| EXERCISE DETAILS |
Check each statement against the forum thread about an Amazon sword plant sending off runners, and answer yes or no, quoting the words from the thread that decide it. (a) The person who started the thread wants to grow more sword plants. (b) One reply suggests selling the new plants cheaply. (c) According to 2wheelsx2, the young plants start taking in their own nutrients once their roots are big enough.

| SELECTED EXTRACT |
---*---
# Amazon sword shooting off runners



## Daryl (Jun 1, 2010)

Hey all,

My amazon sword plant is starting to send off a bunch of runners that have what appear to be a number of new smaller sword plants. I assume the plant is propogating, but I'm not sure what to do about it, if anything. 

Should I be cutting these runners off? Will the main plant be harmed if I do?

I'm not really interested in growing any additional sword plants, but I don't want to ruin the established plant.


----------



## jobber (May 14, 2010)

Leave them until they grow leaves and perhaps roots. Won't hurt mother plant.


----------



## TheYellowDart (May 3, 2010)

Let them grow and then sell them on here for cheap.


----------



## 2wheelsx2 (Apr 21, 2010)

You can let them grow a bit and cut them off or you can just let them continue to grow. They start taking in their own nutrients once they get big enough leaves.


----------



## Rogo (Mar 1, 2015)
---*---
| EXTRACTED ENTRIES |
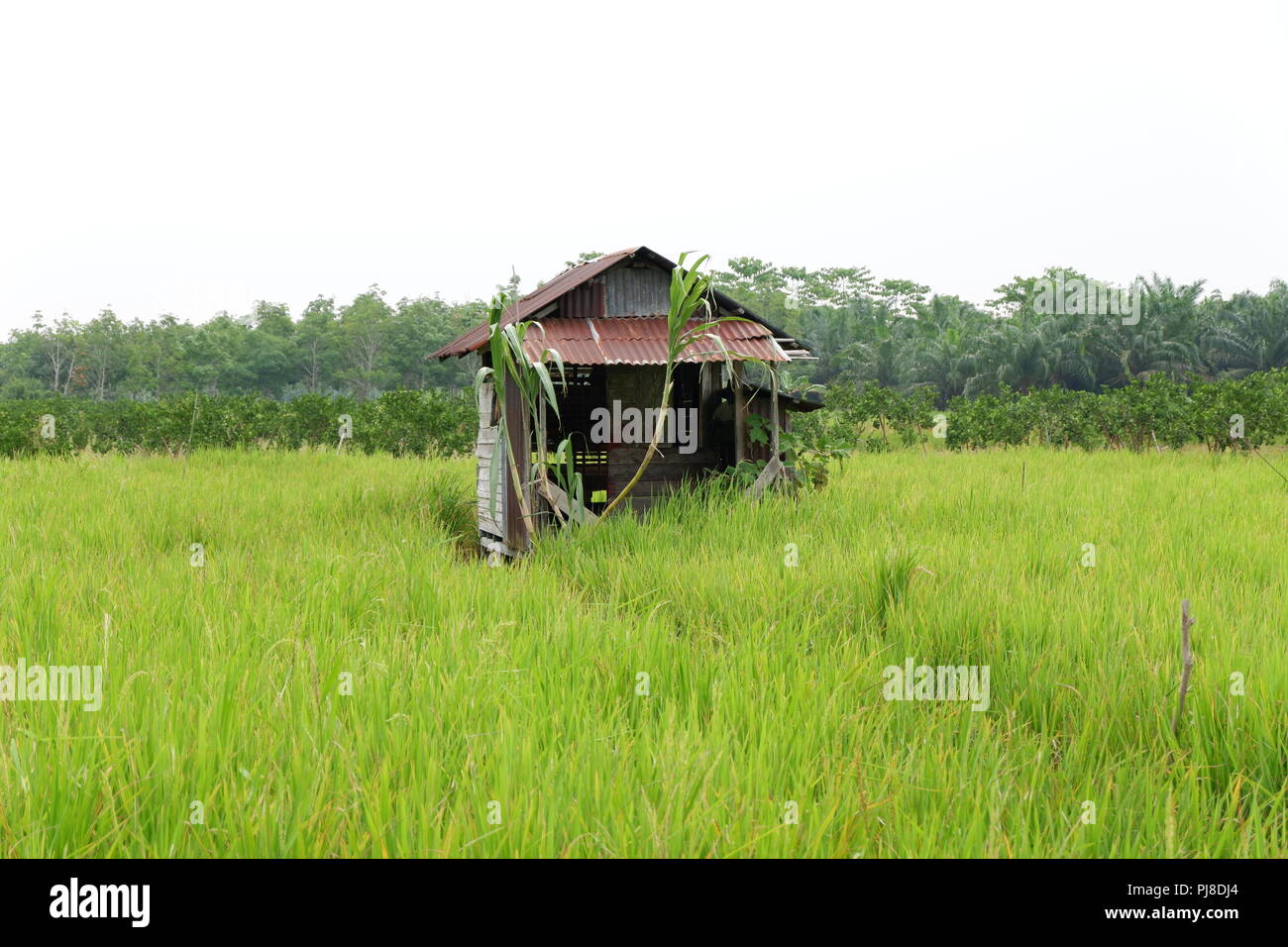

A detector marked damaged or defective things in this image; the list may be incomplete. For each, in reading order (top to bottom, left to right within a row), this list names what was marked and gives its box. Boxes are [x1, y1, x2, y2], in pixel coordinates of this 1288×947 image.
---*---
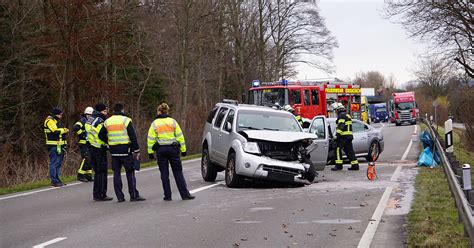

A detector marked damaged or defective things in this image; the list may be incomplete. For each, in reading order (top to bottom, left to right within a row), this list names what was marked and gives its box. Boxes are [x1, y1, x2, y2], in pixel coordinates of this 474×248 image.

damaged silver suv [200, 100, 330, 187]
---*---
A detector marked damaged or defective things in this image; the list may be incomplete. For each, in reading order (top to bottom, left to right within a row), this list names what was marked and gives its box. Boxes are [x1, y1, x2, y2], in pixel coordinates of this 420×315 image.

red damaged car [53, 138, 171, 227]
---*---
| EXERCISE OUTPUT |
(a) No: "I'm not really interested in growing any additional sword plants"
(b) Yes: "Let them grow and then sell them on here for cheap."
(c) No: "They start taking in their own nutrients once they get big enough leaves."